How I Built a Planet-Scale Failure

May 3, 2020

A few days ago I built a new website, though calling it such might be a touch too generous. It’s called 500 as a Service or 500aaS for short. You can visit it on 500asaservice.com. Don’t sue me if you find it disappointing. It’s meant to be a failure after all.

I figured, with the wealth of things available to consume as a service nowadays, it felt just appropriate to altruistically offer a piece of failure on-demand, free of charge, to my fellow humans. I know, I may have probably peaked with this idea right here.

Take it for what you may, but I probably got more out of building this website than you, dear reader, after contemplating it in befuddlement. I didn’t set out to build a lazy failure, mind you. I wanted to build a massively scalable one. And this poses a somewhat more interesting challenge. How did I do it?

The ingredients of a scalable failure

The vision for 500aaS is as follows:

Provide a planet-scale, elastic, resilient, secure and low-latency on-demand HTTP 500 service.

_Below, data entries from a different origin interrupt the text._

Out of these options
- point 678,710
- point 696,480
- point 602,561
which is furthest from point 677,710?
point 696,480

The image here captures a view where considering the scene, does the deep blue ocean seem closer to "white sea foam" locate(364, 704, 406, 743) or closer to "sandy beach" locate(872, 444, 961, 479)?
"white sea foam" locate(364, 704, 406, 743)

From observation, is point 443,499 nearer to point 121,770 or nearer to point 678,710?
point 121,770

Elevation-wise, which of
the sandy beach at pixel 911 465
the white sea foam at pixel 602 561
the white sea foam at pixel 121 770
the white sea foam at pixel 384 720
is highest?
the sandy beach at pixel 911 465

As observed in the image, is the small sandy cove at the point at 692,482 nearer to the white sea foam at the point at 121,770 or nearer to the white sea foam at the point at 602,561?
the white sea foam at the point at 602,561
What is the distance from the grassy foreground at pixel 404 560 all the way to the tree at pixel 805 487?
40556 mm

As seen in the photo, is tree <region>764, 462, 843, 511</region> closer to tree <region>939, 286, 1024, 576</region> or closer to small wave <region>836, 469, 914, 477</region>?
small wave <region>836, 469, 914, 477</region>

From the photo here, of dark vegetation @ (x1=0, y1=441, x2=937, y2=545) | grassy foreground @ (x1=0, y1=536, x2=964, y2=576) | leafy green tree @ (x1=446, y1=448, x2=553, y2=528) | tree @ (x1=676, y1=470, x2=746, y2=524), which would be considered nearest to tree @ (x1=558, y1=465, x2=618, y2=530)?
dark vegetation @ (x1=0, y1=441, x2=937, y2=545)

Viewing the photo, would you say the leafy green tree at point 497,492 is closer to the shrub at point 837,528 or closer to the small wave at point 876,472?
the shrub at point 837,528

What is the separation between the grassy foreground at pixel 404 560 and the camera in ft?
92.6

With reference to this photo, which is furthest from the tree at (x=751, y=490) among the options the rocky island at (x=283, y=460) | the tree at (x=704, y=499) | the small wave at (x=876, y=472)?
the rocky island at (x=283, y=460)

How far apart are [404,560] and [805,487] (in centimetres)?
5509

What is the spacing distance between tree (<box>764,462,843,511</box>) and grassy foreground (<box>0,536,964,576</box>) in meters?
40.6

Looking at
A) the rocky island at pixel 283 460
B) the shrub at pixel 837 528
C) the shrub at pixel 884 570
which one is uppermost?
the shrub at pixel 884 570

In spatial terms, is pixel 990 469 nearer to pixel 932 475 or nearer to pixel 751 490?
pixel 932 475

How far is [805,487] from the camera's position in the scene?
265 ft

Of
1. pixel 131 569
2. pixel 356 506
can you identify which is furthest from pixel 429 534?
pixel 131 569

Planet-scale, elastic… those couple of buzzword bingo entries hint at a cloud service… AWS maybe? Correct! (it was the elastic part that gave it away, wasn’t it?). In times past, the simplest way to deploy a site like this would’ve been to get hold of a server box somewhere, set up Apache or Nginx on it and configure the web server to always return 500 errors, regardless of the URL pattern it receives. Open this server up to the public Internet via a static IP address and voila: you got yourself a homemade failure.

# Minimal nginx config that will get you 500 responses forever
# /etc/nginx.conf
events {}

http {
    server {
        location / {
            return 500;
        }
    }
}

But there is a big caveat here. This is just one physical server we’re talking about. What if 500aaS took off big time and people started swarming onto my site, anxiously seeking their daily fix of foobar? The server could become overwhelmed, unable to even muster the processing power to serve a faux HTTP 500, and start returning real ones, if at all. You could argue this is technically still OK, as the whole point of 500aaS is to fail, but I’m a bit of a purist, so I coudn’t accept that possibility. The question remains then: how do I deploy a service like this so that it can serve endless botched responses in a controlled manner, to anyone, under any circumstances? By taking it to the cloud, of course!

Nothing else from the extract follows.